=== ITEMS ===
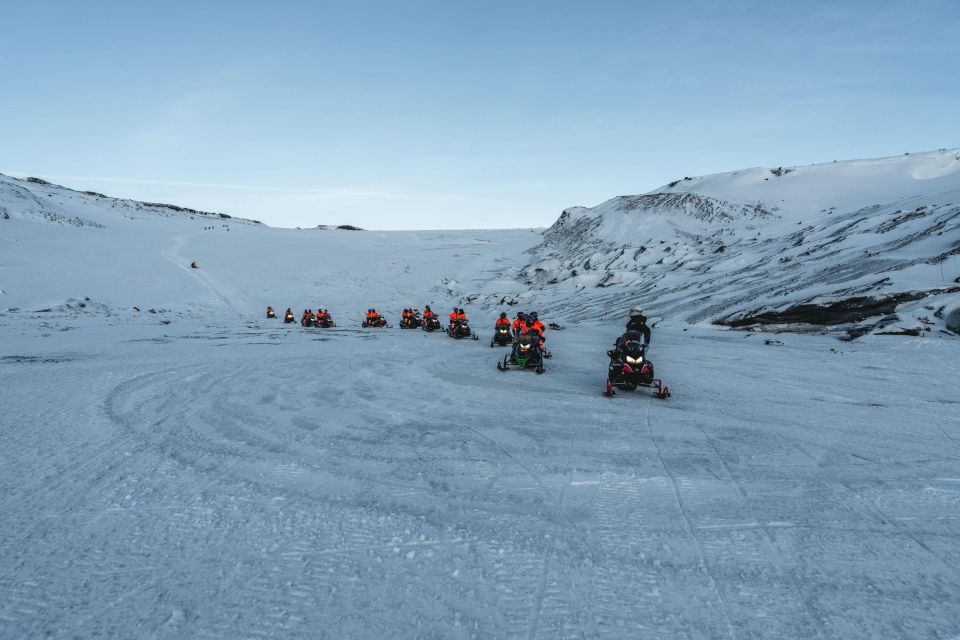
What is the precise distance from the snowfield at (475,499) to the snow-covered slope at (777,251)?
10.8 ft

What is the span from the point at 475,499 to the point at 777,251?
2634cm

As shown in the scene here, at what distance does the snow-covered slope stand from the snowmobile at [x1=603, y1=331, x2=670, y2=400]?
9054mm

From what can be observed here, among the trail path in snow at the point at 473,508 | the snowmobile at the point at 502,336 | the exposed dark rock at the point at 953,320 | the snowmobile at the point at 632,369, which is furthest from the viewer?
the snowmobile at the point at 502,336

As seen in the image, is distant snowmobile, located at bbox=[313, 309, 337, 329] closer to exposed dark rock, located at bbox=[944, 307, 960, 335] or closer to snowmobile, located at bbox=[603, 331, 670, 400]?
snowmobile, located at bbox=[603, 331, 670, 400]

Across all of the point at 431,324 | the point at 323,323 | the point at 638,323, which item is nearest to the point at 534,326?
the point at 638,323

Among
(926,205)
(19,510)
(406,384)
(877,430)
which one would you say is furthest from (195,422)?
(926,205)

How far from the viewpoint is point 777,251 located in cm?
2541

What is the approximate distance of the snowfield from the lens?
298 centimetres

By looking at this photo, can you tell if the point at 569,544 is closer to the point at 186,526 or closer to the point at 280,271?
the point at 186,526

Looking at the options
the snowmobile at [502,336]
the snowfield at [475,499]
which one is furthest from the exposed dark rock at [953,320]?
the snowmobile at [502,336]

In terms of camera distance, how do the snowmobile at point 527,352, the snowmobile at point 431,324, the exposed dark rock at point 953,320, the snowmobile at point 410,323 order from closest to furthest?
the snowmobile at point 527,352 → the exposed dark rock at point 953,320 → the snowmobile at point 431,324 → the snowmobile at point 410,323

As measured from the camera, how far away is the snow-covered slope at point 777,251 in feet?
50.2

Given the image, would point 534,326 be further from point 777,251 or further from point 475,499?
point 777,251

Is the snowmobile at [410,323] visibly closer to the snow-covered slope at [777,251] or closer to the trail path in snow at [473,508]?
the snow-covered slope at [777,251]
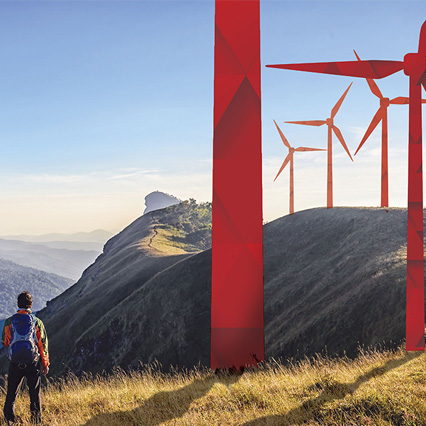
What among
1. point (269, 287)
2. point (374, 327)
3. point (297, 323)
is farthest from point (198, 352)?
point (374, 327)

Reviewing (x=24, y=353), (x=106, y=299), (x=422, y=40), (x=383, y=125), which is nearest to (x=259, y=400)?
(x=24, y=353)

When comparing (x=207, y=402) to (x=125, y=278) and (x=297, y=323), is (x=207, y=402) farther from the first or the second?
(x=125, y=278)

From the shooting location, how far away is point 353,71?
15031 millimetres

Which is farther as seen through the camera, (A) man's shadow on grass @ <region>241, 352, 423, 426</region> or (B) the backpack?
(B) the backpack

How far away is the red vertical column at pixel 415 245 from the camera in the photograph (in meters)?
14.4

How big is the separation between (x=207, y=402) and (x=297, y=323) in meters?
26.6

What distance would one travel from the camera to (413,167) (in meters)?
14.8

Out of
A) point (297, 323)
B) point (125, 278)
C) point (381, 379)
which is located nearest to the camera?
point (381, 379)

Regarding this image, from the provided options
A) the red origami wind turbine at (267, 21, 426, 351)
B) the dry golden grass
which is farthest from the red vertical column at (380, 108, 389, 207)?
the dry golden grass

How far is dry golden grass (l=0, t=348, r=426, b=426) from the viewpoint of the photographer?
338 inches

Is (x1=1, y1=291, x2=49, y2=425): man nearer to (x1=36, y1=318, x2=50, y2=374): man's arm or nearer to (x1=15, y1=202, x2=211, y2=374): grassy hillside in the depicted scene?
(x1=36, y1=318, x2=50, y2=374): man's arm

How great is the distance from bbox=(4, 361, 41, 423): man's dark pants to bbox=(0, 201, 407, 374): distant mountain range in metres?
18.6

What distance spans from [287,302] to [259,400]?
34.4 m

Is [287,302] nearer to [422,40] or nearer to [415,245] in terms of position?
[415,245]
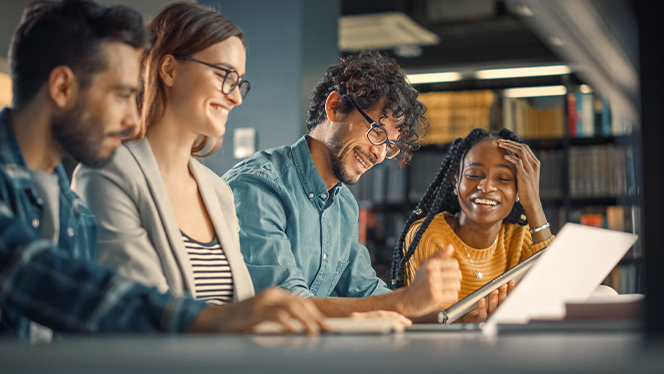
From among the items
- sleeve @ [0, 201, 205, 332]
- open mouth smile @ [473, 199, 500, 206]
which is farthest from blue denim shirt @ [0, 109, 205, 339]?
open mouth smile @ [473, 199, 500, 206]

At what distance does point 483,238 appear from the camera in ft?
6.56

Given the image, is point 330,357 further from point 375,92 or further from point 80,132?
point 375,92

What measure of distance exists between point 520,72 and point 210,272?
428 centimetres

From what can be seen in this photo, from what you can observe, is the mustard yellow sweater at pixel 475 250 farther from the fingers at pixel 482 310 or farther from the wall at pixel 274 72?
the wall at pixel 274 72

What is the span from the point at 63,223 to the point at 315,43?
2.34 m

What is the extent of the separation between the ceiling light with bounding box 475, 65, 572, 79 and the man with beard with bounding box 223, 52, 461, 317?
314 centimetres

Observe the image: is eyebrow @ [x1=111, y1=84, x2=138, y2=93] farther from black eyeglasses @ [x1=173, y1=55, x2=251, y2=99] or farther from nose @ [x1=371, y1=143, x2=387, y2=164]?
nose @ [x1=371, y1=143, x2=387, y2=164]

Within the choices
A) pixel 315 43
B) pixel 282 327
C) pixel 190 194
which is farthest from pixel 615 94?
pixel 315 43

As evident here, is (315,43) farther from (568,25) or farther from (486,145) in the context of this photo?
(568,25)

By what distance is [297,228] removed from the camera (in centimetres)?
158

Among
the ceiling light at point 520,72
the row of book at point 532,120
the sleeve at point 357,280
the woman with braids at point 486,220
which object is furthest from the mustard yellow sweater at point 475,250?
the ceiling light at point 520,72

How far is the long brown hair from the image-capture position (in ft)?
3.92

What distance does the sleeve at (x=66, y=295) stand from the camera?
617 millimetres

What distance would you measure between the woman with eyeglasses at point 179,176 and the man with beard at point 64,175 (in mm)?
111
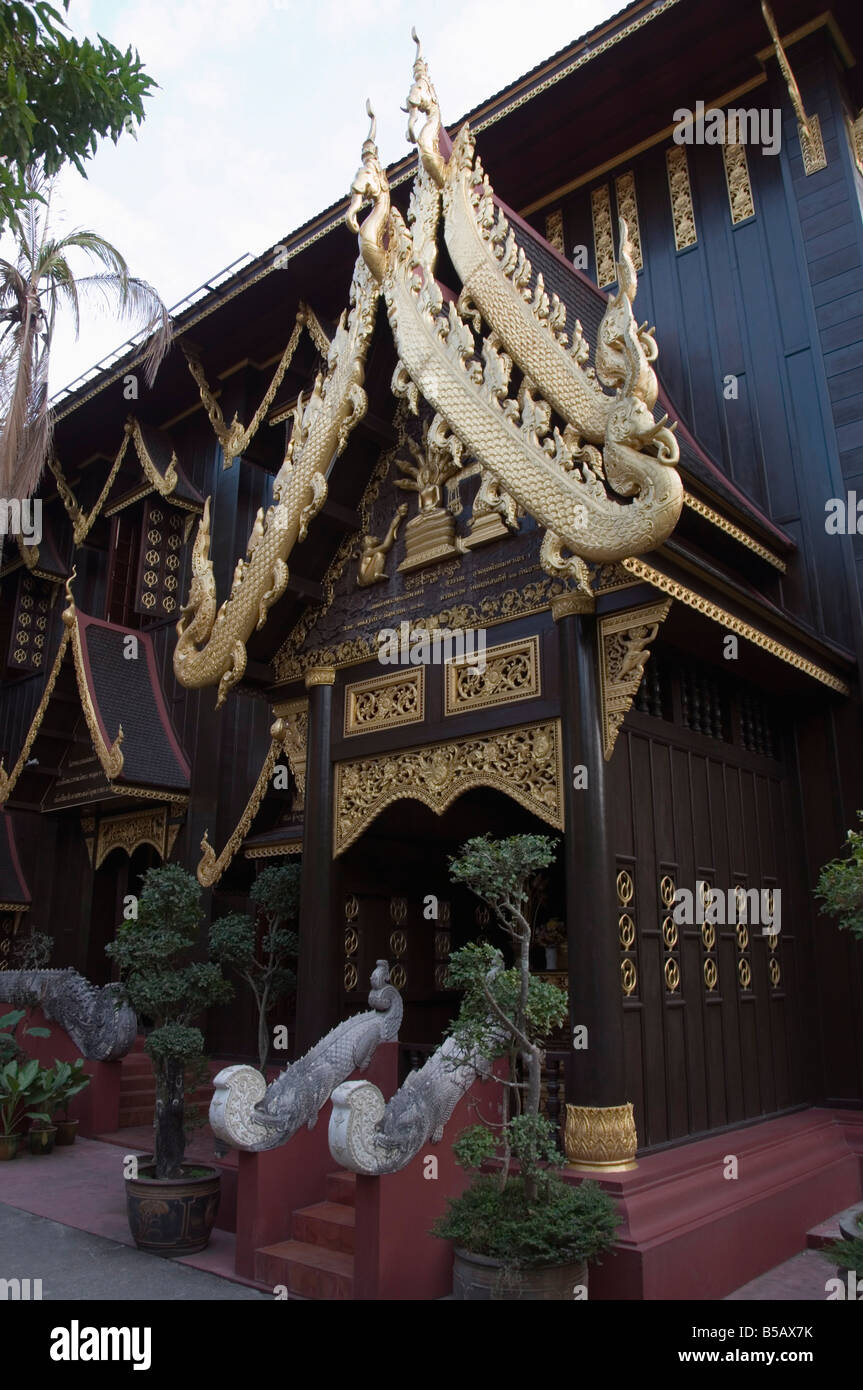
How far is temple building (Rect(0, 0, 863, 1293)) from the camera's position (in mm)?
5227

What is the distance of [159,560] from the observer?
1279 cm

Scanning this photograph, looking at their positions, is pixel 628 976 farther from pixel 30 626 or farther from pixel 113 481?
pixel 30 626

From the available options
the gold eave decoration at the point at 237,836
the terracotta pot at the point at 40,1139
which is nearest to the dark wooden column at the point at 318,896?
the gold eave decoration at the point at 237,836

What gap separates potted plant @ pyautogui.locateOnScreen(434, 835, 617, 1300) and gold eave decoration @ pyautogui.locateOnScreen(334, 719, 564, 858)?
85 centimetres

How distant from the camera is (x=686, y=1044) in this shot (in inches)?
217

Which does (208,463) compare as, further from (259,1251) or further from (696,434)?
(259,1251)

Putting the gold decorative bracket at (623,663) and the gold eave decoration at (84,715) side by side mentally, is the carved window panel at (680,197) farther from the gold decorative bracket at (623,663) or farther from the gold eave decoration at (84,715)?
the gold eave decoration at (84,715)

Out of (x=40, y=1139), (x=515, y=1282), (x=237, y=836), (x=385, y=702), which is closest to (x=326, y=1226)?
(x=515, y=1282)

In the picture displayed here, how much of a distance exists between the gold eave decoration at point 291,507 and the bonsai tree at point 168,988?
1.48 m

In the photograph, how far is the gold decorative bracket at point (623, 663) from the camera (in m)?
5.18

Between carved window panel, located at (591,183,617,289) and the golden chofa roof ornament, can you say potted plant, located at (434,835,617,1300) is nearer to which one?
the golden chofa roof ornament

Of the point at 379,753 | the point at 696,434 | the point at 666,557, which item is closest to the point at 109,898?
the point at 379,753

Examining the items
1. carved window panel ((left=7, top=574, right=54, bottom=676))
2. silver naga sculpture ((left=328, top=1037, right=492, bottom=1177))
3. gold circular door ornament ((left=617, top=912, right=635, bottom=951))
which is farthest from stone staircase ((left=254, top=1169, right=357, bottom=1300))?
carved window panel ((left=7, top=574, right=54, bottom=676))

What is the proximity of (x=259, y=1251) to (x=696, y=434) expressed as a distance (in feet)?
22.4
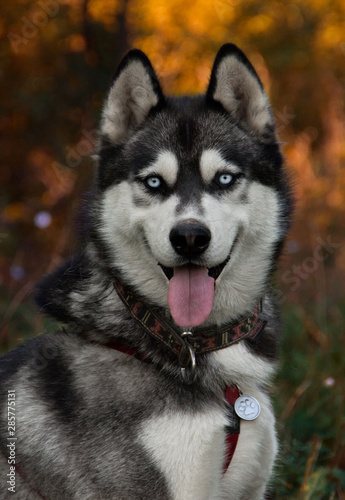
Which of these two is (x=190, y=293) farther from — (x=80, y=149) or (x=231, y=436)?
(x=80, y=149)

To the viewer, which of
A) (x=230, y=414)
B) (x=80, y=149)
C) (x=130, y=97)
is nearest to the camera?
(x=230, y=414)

=== TASK INSTRUCTIONS ===
Only what runs from the line containing "Examining the items" through the end of the entries above should be extracted, exactly and without pictures.

=== ANSWER BELOW ===
Examining the items
1. carved window panel ((left=7, top=574, right=54, bottom=676))
2. silver naga sculpture ((left=328, top=1037, right=492, bottom=1177))
3. gold circular door ornament ((left=617, top=912, right=635, bottom=951))
which is farthest from stone staircase ((left=254, top=1169, right=357, bottom=1300))?
carved window panel ((left=7, top=574, right=54, bottom=676))

What is the proximity of (x=259, y=1251) to (x=696, y=434) expressed as a distance (in feet)?
22.4
Which of these two is (x=190, y=293) farther from — (x=80, y=149) or (x=231, y=436)?
(x=80, y=149)

To the viewer, which of
A) (x=230, y=414)
B) (x=80, y=149)
C) (x=130, y=97)
is nearest to the camera?
(x=230, y=414)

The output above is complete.